**What you are asked to do**. Within the entries below, please return exactly the lines from the one with "New Technology For" through the one with "hight resolution of", leaving out any pictures.

**Data shown**.
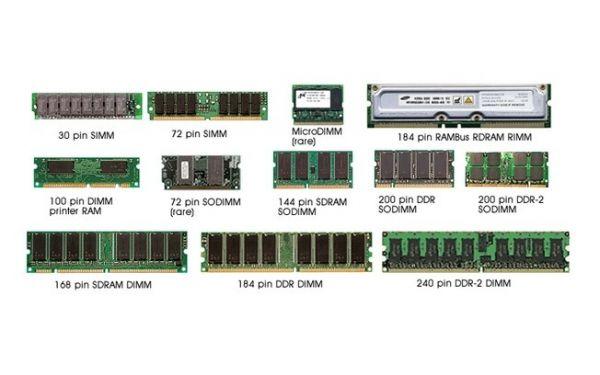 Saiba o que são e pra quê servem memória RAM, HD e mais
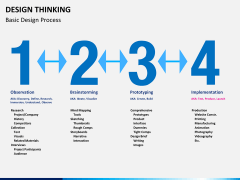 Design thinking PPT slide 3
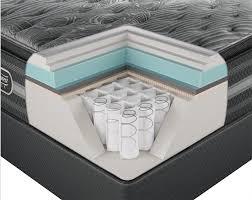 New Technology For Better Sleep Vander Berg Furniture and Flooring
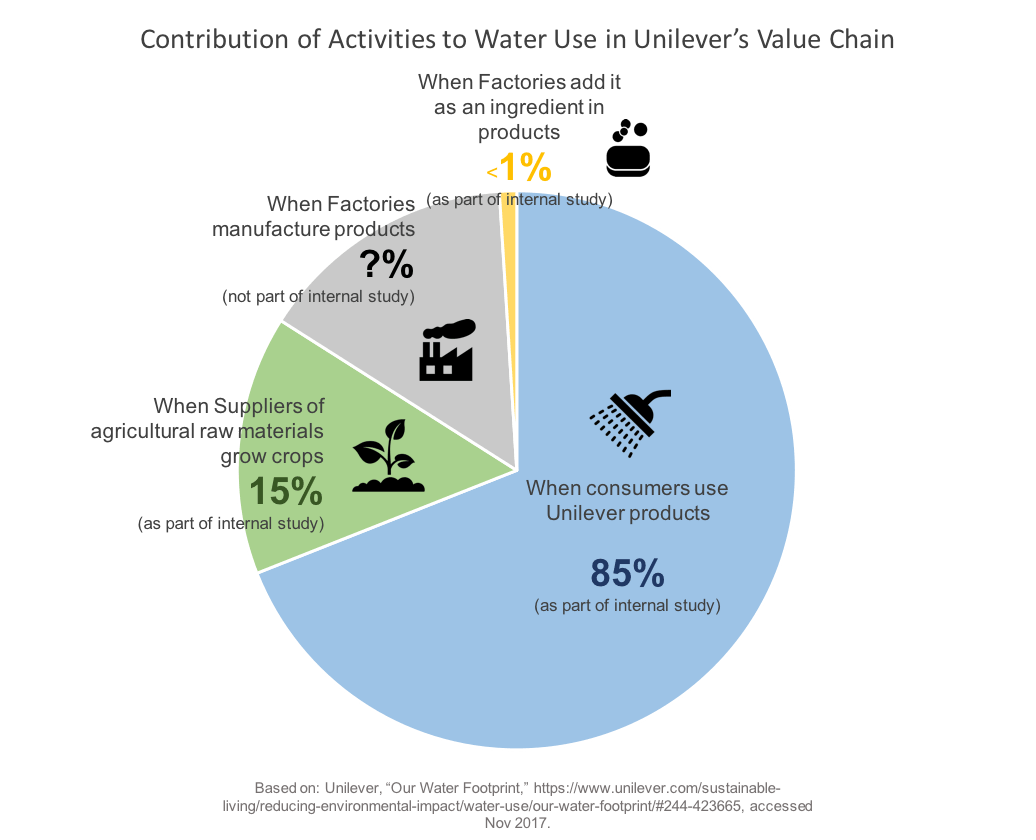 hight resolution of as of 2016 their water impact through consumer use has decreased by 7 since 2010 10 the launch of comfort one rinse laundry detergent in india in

==

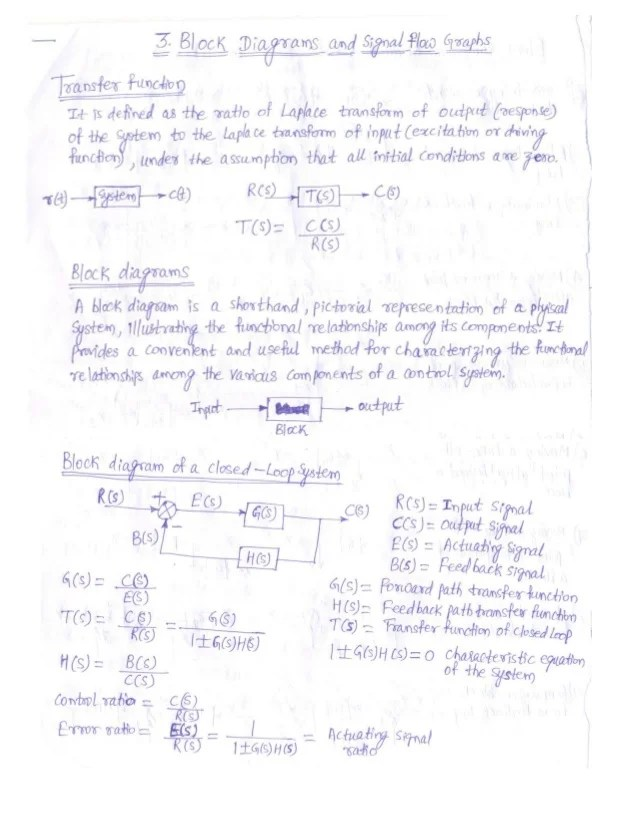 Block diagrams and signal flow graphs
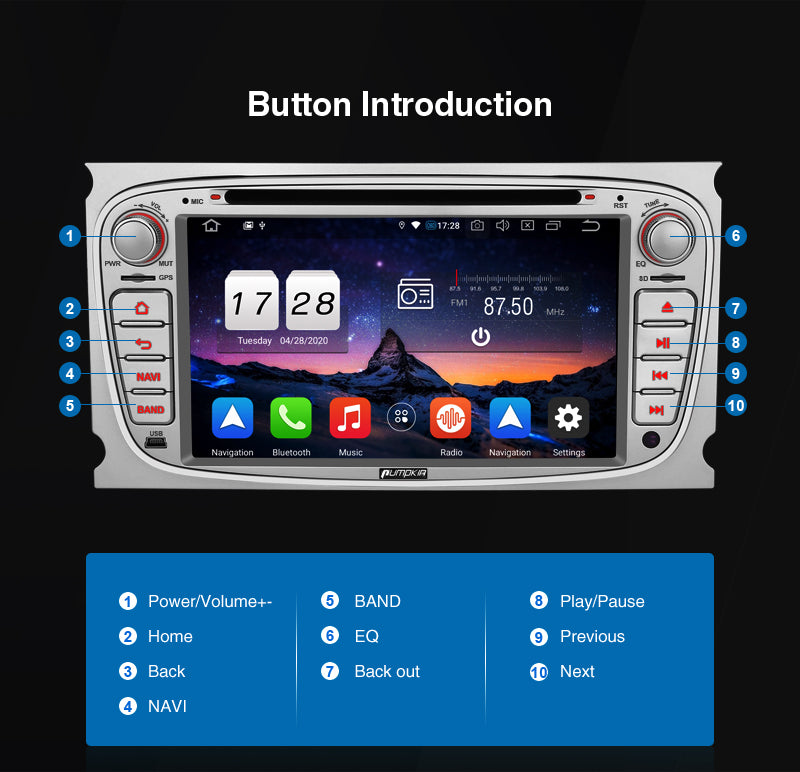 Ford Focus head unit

...

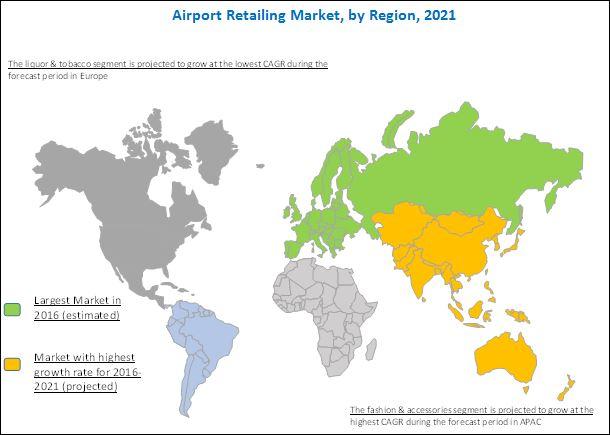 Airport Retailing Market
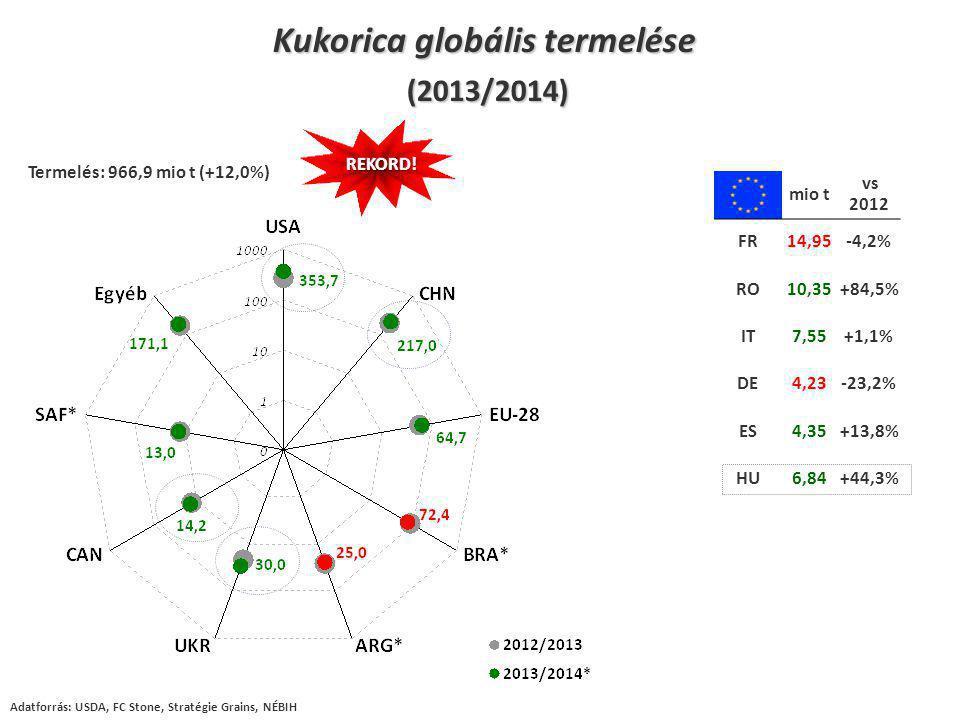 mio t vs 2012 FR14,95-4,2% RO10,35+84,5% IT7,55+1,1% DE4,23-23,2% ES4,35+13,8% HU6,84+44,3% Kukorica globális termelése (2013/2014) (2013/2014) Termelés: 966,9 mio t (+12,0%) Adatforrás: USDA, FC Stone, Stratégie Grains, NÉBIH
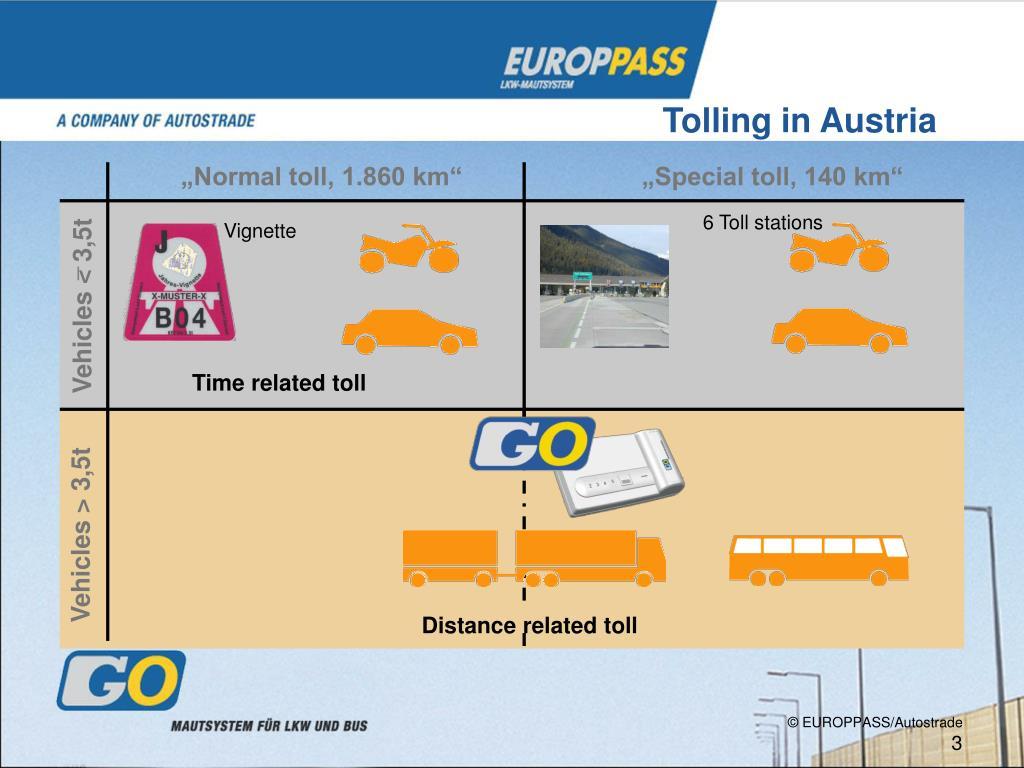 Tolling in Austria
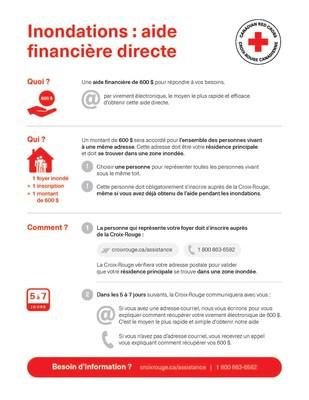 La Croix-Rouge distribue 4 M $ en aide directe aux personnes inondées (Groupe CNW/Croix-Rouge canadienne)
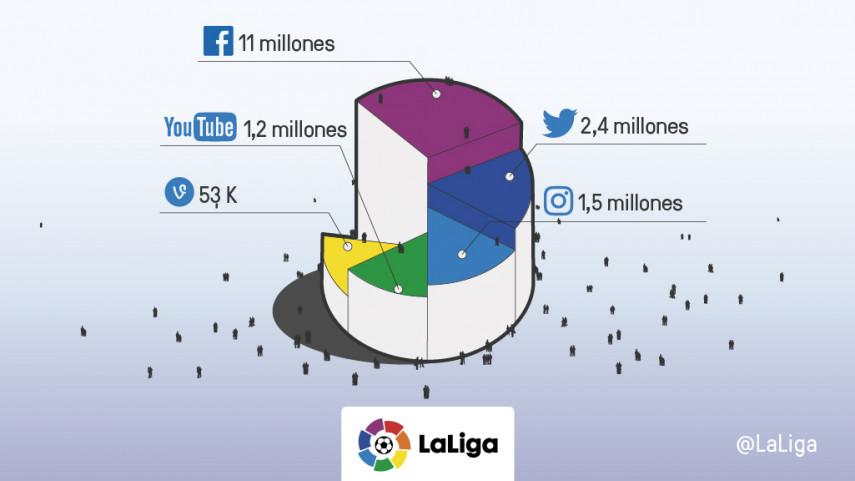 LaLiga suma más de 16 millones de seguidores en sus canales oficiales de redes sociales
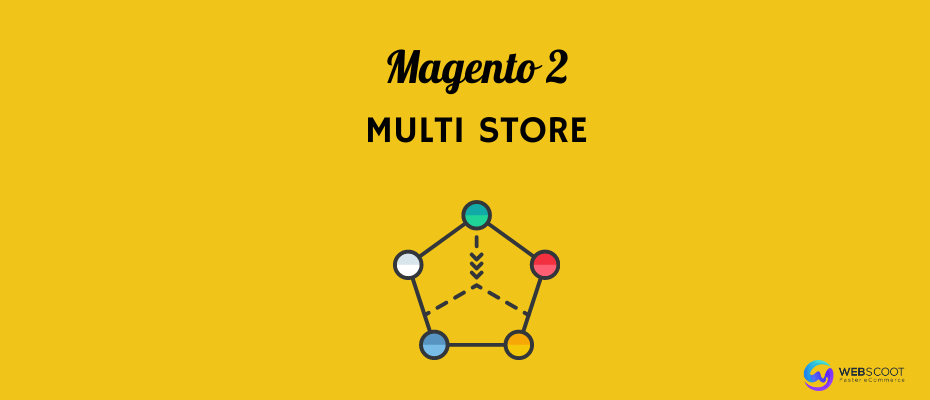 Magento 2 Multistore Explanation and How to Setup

**The completed task**.
 New Technology For Better Sleep Vander Berg Furniture and Flooring
 hight resolution of as of 2016 their water impact through consumer use has decreased by 7 since 2010 10 the launch of comfort one rinse laundry detergent in india in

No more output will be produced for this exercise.